In one or more embodiments, the data analytics module (111), machine learning module (112), and machine learning model (113) collectively perform the functionalities described above by a process described in reference to FIG. 2 below. Although the data analytics module (111) is shown as having four components (111a, 111b, 111c, 111d), in other embodiments disclosed herein, the data analytics module (111) may have more or fewer components. Further, the functionality of each component described above may be split across components. Furthermore, each component (111a, 111b, 111c, 111d) may be utilized multiple times to carry out an iterative operation.



FIG. 2 shows a flowchart in accordance with one or more embodiments. Specifically, One or more blocks in FIG. 2 may be performed using one or more components as described in FIG. 1. While the various blocks in FIG. 2 are presented and described sequentially, one of ordinary skill in the art will appreciate that some or all of the blocks may be executed in different orders, may be combined or omitted, and some or all of the blocks may be executed in parallel. Furthermore, the blocks may be performed actively or passively.

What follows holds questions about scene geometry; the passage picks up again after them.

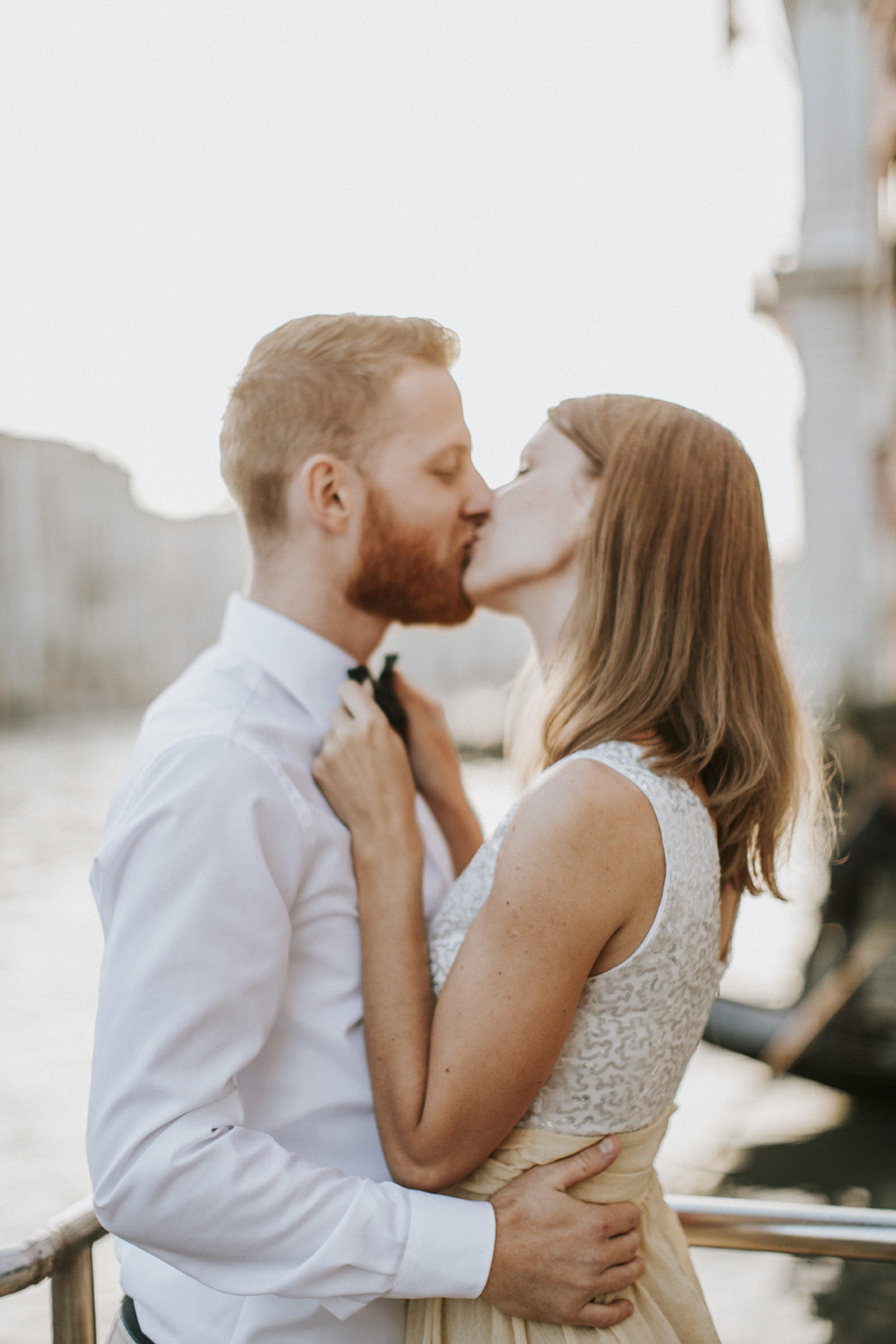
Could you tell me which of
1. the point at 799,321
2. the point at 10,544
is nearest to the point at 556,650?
the point at 799,321

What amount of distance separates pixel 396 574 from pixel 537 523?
22cm

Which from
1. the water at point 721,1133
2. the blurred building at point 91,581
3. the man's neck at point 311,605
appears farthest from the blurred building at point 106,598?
the man's neck at point 311,605

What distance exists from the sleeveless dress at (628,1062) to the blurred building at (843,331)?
954cm

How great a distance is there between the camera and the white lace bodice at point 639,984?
4.49 feet

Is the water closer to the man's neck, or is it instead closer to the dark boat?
the dark boat

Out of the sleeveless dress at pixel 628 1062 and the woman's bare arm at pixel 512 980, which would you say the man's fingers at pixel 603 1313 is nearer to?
the sleeveless dress at pixel 628 1062

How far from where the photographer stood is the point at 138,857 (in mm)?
1284

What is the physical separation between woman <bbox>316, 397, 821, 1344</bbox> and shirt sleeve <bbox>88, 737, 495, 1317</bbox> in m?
0.10

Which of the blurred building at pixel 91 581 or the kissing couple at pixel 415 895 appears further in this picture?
the blurred building at pixel 91 581

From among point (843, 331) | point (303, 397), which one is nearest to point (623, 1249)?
point (303, 397)

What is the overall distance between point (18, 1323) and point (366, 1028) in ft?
34.6

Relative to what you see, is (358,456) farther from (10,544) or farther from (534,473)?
(10,544)

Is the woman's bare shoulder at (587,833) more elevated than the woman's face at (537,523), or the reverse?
the woman's face at (537,523)

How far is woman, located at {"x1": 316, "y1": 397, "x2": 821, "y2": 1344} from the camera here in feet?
4.29
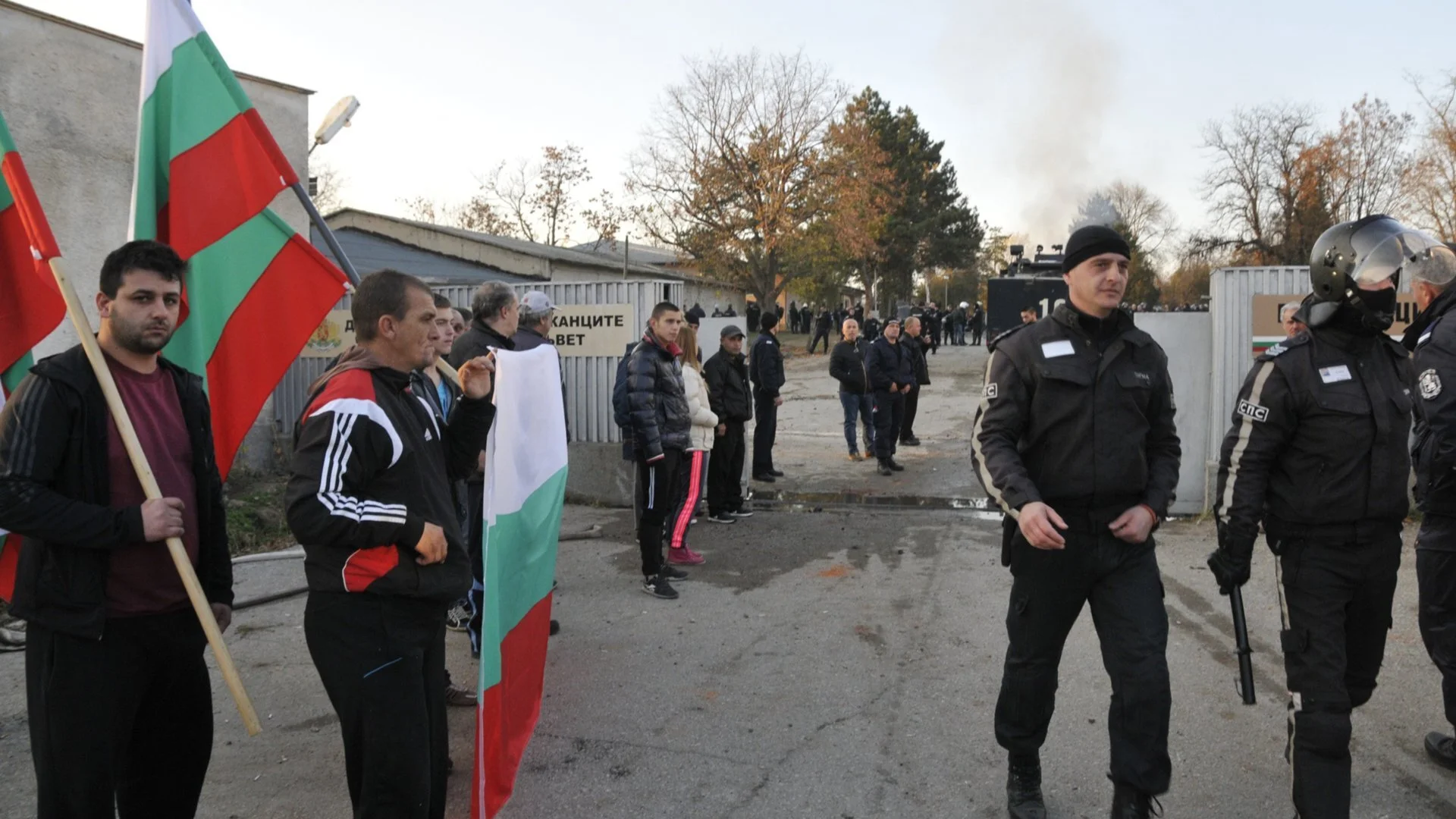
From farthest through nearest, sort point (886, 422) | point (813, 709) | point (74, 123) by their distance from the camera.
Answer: point (886, 422)
point (74, 123)
point (813, 709)

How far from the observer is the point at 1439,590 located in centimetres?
371

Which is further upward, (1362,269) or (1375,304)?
(1362,269)

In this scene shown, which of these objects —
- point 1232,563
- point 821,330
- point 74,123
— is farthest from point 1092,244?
Result: point 821,330

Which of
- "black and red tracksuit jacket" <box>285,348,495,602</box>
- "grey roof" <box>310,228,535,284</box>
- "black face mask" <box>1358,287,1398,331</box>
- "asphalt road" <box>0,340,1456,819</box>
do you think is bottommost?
"asphalt road" <box>0,340,1456,819</box>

Turning to FIG. 2, initially in Block 200, data traces are obtained from endpoints in a computing system. Each of the data traces relates to a system crash that occurred in one of the endpoints. For example, these data traces run after deployments such as software patches, software upgrades, etc. Over the period of these deployments, the data traces are collected if any system crash occurs. The data traces are collected over a period of time and are obtained by a backend server to be stored in a central repository of the backend server. The period of time is selected such that sufficient number of system crashes have occurred to be used as a basis for machine learning. For example, the period of time may be a week, a month, a quarter, etc. In another example, the period of time is determined based on the number of system crashes considered as sufficient, such as one hundred system crashes, one thousand system crashes, etc.


In Block 201, the data traces are analyzed by a data analytic module of the backend server to determine the characteristics of the data traces, such as a type and a timestamp of each of the data traces.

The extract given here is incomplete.